→ Instructions for the task: In the piece on defencelessness, where do both shrinking and inflating lead us?

→ Document:
In My Defencelessness, My Safety Lies: A New Way Through Conflict
The revolution of not fighting back
Why has this lesson in A Course in Miracles been ringing in my ears through the night?
Why did I instinctively turn to this lesson in my notebook, only to find that in my 1000+ page A Course in Miracles book, the only page that had been folded over… was also the exact same one?
Lesson 153: In my defencelessness, my safety lies.
It wasn’t a coincidence. A deepening was about to happen.
The Two Faces of Defence
After a conversation with a dear client yesterday, I wrote about how defence shows up in two primary ways:
We make ourselves less to avoid pain. We disappear. Avoid. Shrink. Go undercover. Out of fear of being hurt. And out of fear that others will feel insecure around us.
As Marianne Williamson so perfectly said:
“Your playing small does not serve the world. There is nothing enlightened about shrinking so that other people won’t feel insecure around you.”
We also make ourselves bigger to avoid pain. We inflate and inflame. Power over. Blame. Defame. Also out of fear of being hurt, of feeling insecure.
But both of these responses - shrinking or inflating - lead us to the same place - Powerlessness.
Because even if we appear to have “won”, the underlying feeling of unsafety remains.
Why?
Because both responses are rooted in the consciousness of fear. And when we choose defence, we are at war, not only with others, but within ourselves. We forget who we are. And we forget who they are too, mistaking their behaviour for their identity, not realising that they too have forgotten.
So What Do We Do?
We know the answer isn’t to roll over in powerlessness or spiritual bypass. We also know the answer isn’t in the intimidation of boxing gloves.
The answer is ministering love. Unconventional, unpopular, unexpected and certainly not the default.
Ministering love does not mean rescuing, or patronising, or manipulating or hiding our anger under a mask of kindness.
It’s not about ego-patting or a superficial self-comfort rescue job.
Ministering love is an act of radical empowerment, starting at home - through the consciousness we hold ourselves in for our wellbeing, for our happiness, for our peace.

[Records of spatial reasoning questions]
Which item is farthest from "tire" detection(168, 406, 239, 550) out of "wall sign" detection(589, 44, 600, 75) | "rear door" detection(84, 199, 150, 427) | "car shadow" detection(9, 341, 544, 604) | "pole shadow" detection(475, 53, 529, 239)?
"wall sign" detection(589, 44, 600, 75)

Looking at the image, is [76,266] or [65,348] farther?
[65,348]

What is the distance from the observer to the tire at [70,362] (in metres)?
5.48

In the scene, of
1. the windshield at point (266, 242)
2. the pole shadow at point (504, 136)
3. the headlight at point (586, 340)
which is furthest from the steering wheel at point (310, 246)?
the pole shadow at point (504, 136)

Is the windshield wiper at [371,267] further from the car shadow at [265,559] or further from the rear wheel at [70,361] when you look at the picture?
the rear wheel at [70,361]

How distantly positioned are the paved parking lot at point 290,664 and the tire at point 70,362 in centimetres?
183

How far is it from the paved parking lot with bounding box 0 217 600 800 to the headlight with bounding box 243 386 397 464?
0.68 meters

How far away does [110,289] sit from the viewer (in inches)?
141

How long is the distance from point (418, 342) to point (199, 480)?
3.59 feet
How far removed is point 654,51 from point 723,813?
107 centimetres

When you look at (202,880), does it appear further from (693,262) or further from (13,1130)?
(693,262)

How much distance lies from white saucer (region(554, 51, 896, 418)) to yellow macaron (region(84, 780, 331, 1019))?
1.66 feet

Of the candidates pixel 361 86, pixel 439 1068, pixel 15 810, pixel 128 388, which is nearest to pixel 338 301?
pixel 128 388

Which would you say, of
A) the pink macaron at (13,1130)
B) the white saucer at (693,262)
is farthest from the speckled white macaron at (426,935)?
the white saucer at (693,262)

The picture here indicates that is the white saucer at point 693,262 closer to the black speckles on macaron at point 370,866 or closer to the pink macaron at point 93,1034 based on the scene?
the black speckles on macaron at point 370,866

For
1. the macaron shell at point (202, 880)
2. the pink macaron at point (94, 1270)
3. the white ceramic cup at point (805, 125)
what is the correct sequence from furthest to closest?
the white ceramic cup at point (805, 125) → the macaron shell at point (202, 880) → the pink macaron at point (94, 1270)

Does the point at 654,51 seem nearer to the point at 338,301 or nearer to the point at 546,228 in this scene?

→ Finished answer: Powerlessness.